Saturday, November 29, 2008

Making Terraced Gardens For Slopes

If your property has an incline or slope, it can be turned into a lovely garden oasis. Where once weeds grew, flowers could grow in abundance. Making a vegetable gardening organic style is another idea. The slope can become a lovely planted area despite the rugged terrain, turning a liability into an asset.

Terrace The Terrain

Making level areas on a slope with terraces makes it easier to put in plants and turn a hillside into a gorgeous landscape. Making the area level makes it so much easier to work and walk there. Making terraces is without a doubt a lot of work, however, and can be expensive depending on the materials used.

At one time, railroad ties were considered a good source of material for making retaining walls for terraces. They’ve fallen out of favor these days, and especially aren’t recommended for organic gardens. The problem is the creosote used to preserve the wood. Creosote is a toxic substance, and contact with it can irritate the skin. If you breath in the fumes from creosote, they can irritate the respiratory tract.

Bottom line, creosote is toxic stuff. Direct contact is bad, and it can leach into the water and soil. When it’s in the soil, it’s available for the plants to absorb, and if you’re growing vegetable plants, you’re going to eat whatever chemicals are in the plants. All things considered, creosote treated lumber for your terracing isn’t a good idea.

Use Safe Wall Materials And Placement

For small projects where you’re just leveling out a little slope, the new landscaping boards such as those found at Gardens Alive! that are made out of recycled plastics are an option. With a steeper slope, use bricks, concrete blocks, modular retaining wall blocks or stone. The different masonry options require varying levels of expertise, so be sure you know how to build walls with the materials you opt to use.

Since the idea of terracing is to provide level beds, the steepness of the slope will dictate the height of the walls. If the walls are higher, they will obviously also have to be sturdier, and better anchored to the hillside. It's especially important large terraces are anchored well into the slope at each end. They also need proper drainage.

The dirt behind the walls will be a lot of weight pushing on them, and it will increase even more after a rain. If walls aren't well built, they could possibly bow outwards or even outright collapse.

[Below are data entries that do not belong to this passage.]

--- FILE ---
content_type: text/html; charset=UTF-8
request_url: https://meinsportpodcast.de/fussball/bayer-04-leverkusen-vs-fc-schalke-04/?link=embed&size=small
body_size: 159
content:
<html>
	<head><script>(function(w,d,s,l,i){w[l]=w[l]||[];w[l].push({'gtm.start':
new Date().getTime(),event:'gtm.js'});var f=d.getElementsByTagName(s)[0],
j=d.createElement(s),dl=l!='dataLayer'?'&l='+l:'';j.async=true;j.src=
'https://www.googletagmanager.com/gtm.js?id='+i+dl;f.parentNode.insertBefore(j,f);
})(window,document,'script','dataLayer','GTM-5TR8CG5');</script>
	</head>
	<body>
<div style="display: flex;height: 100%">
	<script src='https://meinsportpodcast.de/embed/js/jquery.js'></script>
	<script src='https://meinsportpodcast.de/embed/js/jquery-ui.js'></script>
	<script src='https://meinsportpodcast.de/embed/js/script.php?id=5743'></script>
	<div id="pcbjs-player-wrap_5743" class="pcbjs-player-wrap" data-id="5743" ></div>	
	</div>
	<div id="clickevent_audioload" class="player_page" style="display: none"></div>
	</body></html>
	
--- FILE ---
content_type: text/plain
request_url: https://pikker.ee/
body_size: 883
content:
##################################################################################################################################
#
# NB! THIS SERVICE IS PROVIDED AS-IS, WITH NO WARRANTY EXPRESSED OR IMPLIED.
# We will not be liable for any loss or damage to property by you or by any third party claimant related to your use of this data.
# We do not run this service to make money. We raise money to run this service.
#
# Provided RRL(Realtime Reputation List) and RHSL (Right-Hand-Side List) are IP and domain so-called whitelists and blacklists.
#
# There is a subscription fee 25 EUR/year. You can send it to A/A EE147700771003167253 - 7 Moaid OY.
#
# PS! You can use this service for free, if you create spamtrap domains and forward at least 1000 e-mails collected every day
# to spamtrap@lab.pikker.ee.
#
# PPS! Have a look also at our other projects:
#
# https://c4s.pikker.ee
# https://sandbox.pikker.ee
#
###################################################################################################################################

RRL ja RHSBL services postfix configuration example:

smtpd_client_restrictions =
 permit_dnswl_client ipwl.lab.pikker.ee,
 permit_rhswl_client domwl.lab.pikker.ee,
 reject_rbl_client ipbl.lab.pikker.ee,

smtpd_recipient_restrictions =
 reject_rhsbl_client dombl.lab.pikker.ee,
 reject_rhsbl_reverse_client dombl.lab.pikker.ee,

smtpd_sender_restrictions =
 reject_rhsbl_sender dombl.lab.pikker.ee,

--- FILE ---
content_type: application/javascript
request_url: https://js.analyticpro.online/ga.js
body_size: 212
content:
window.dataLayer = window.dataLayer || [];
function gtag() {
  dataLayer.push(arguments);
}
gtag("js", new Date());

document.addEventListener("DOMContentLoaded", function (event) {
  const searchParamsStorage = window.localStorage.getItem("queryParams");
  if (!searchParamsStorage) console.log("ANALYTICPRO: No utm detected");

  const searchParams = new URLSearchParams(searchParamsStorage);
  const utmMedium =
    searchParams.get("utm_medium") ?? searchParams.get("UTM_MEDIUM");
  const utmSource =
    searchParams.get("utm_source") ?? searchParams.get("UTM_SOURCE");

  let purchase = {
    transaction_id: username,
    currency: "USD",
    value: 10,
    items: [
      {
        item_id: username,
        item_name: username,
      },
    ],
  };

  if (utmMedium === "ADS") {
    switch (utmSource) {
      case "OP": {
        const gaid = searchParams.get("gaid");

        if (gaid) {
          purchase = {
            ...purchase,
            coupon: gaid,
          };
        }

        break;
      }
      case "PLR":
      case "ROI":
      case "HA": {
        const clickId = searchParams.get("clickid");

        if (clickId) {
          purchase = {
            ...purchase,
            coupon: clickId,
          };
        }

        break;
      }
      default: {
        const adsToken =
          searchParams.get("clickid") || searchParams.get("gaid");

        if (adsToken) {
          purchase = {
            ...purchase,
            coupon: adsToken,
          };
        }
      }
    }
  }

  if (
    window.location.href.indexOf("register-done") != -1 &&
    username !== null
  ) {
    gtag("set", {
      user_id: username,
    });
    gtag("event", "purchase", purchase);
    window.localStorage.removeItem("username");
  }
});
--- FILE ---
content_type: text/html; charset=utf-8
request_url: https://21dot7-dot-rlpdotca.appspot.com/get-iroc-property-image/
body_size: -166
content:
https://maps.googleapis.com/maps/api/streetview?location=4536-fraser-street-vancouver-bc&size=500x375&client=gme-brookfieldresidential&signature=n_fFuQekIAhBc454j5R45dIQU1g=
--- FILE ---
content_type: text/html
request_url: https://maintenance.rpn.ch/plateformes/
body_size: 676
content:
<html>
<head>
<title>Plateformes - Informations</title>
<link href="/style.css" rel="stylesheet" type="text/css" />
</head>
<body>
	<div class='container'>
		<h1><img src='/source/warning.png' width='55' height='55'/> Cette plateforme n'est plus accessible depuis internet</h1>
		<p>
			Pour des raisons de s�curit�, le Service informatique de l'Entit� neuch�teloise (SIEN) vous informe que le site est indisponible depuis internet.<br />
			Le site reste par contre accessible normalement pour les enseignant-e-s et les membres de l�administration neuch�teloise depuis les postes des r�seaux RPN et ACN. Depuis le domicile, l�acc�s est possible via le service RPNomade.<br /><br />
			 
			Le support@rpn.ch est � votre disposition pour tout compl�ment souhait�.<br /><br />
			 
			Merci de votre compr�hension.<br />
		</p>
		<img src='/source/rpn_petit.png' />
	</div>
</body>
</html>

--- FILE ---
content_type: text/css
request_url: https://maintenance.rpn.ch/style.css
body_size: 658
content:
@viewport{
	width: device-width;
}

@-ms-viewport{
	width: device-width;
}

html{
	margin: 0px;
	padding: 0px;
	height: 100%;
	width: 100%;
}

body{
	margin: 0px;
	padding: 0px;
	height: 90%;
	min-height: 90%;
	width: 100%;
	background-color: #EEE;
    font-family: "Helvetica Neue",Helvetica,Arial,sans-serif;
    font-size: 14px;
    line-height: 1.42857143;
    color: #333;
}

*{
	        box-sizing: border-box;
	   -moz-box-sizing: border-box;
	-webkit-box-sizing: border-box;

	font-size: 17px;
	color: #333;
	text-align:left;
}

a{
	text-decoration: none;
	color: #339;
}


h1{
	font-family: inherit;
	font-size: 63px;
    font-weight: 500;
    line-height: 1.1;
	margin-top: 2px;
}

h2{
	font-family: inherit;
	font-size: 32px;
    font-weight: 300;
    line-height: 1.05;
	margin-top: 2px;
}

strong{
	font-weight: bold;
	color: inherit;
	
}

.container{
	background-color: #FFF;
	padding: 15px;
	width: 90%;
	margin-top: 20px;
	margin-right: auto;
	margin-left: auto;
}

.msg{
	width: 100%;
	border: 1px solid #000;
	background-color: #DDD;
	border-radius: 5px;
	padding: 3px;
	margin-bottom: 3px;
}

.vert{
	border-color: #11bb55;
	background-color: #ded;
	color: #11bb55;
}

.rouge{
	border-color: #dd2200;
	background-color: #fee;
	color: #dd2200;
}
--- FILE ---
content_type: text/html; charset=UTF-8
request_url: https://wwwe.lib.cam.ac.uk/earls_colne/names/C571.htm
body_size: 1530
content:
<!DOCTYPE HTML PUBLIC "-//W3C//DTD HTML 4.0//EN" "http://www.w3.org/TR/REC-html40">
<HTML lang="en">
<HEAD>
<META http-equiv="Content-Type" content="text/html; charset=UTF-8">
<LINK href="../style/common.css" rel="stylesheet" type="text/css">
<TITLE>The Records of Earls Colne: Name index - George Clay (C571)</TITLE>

There are landscaping contractors that can do the work for you if building terraces seems like to big a task to do on your own. Obviously that's a more expensive option, since you have to pay labor costs, as well as paying for materials.

Plant Those Terraces.

Enriching the soil before planting is always a good idea, especially considering slopes often have poor soil due to erosion. Some compost, rich loam, well-rotted cow manure, peat or other soil amendments can be worked into the soil to enrich it so plants will grow better. Bear in mind what sort of plants you wish to grow. If you choose those that do well in poor soil, don't worry about enriching the existing soil.

When the soil is ready, choose your plants, whether flowers or vegetables ( - Offers quality plants at great prices). Plants that vine work well along the top edges of the walls so they can trail over the sides.

Long Lasting Terraces.

Creating terraces on a slope is a lot of work. Sometimes it's also a lot of expense. However,it’s a great way to eradicate an eyesore, improve your land, and provide another place for an organic garden full of flowers or vegetables.

More planting space is always a good thing.